AI Agent Fleet — Architecture¶
Overview¶
A multi-environment fleet of specialized AI agent instances, each running a different frontier model optimized for its role. The fleet operates across cloud-hosted infrastructure, on-premise bare metal, and an isolated inference lab.
Six figures in dedicated compute hardware. Not rented GPU time — owned infrastructure.
Design Principles¶
The fleet architecture follows the same engineering discipline applied to industrial control systems:
-
Specialization over generalization. Each instance has a defined role, a cost profile, and a model matched to its workload. General-purpose instances waste resources.
-
Async by default. Instances communicate through a structured dispatch protocol, not real-time chat. Tasks are queued, routed, executed, and results delivered to a shared knowledge layer.
-
Cost consciousness. Different models have vastly different token costs. The architecture routes work to the cheapest model capable of the task, reserving expensive frontier models for work that requires them.
-
Shared knowledge, isolated execution. All instances share a structured knowledge vault (Obsidian-based), but execution is sandboxed. One instance's failures don't cascade.
-
Human oversight at decision points. Agents operate autonomously within defined boundaries.
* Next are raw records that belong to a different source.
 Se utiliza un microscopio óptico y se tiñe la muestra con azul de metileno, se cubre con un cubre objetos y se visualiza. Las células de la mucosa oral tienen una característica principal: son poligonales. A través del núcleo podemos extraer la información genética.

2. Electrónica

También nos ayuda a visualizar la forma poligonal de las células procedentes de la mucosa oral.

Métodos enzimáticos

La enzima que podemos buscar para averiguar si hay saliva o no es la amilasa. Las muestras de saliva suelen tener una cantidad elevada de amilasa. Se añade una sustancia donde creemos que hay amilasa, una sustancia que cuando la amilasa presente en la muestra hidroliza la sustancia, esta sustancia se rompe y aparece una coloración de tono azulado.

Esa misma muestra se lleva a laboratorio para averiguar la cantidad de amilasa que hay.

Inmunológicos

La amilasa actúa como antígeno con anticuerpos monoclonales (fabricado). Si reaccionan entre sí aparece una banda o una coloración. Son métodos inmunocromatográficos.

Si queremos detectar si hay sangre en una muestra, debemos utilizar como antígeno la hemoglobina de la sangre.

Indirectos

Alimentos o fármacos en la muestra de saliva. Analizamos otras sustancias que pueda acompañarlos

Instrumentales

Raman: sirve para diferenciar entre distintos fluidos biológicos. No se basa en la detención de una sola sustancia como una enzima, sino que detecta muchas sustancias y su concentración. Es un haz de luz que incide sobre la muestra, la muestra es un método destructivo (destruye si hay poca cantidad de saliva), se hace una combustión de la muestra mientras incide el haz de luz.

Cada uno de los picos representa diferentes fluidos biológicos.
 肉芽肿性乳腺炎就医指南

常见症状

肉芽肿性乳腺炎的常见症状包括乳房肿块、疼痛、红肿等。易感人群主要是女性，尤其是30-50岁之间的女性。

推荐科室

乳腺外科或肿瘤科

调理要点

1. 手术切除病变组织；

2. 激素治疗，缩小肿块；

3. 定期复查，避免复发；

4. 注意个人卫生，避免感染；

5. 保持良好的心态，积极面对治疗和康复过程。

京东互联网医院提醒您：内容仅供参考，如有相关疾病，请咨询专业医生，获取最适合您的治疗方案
Actions with external impact (publishing, infrastructure changes, financial decisions) require human approval.
Fleet Topology¶
The fleet includes instances running multiple frontier models:
- Strategy / oversight instances — expensive, high-capability models for complex reasoning
- Research / analysis instances — mid-tier models for web research, content analysis, data processing
- Code generation instances — specialized for software development, testing, deployment
- Content production instances — optimized for writing, editing, OPSEC sanitization
- Security operations instances — red team / blue team, vulnerability assessment, hardening
Each instance has its own configuration, context window, tool access, and cost guardrails.
Dispatch Protocol¶
Work moves between instances via an async dispatch protocol:
- Task creation — a task is defined with priority, target instance, and payload
- Routing — the dispatch system delivers the task to the appropriate instance based on capability and availability
- Execution — the target instance processes the task in its own context
- Result delivery — output is written to the shared knowledge layer and/or returned to the requesting instance
This is machine-to-machine orchestration. No chat interfaces, no copy-paste, no human relay.
Knowledge Layer¶
A structured Obsidian vault serves as the shared knowledge base:
- Project plans — every project has a single-source-of-truth planning document
- Research results — all dispatch task outputs are indexed and searchable
- Operational procedures — infrastructure management, deployment runbooks, security protocols
- Decision logs — architectural decisions with rationale, preserved for future reference
The vault is versioned, backed up on a 4-hour cycle, and accessible to all instances on the same host.
Cost Management¶
Token economics drive architectural decisions:
- Expensive models (e.g., Opus-class) are reserved for strategy, complex reasoning, and human interaction
- Mid-tier models handle the bulk of research, analysis, and content work
- Cheap models run recurring automated tasks, monitoring, and data processing
- Session cost guards automatically warn and escalate when context windows grow expensive
- Zero-cost pathways exist for recurring automated work where marginal cost must be zero
The fleet has burned enough on runaway sessions to enforce this aggressively.
Infrastructure¶
Cloud¶
- Primary production on dedicated VPS — not shared hosting, not spot instances
- Full root access, Kali Linux security tooling
- All services behind Cloudflare (WAF, DDoS, Zero Trust access)
Security¶
- UFW default deny, SSH key-only
- Fail2ban, automated security scanning
- WireGuard mesh between environments
- CF Zero Trust for all web-facing services
- Dedicated red team infrastructure (separate from production)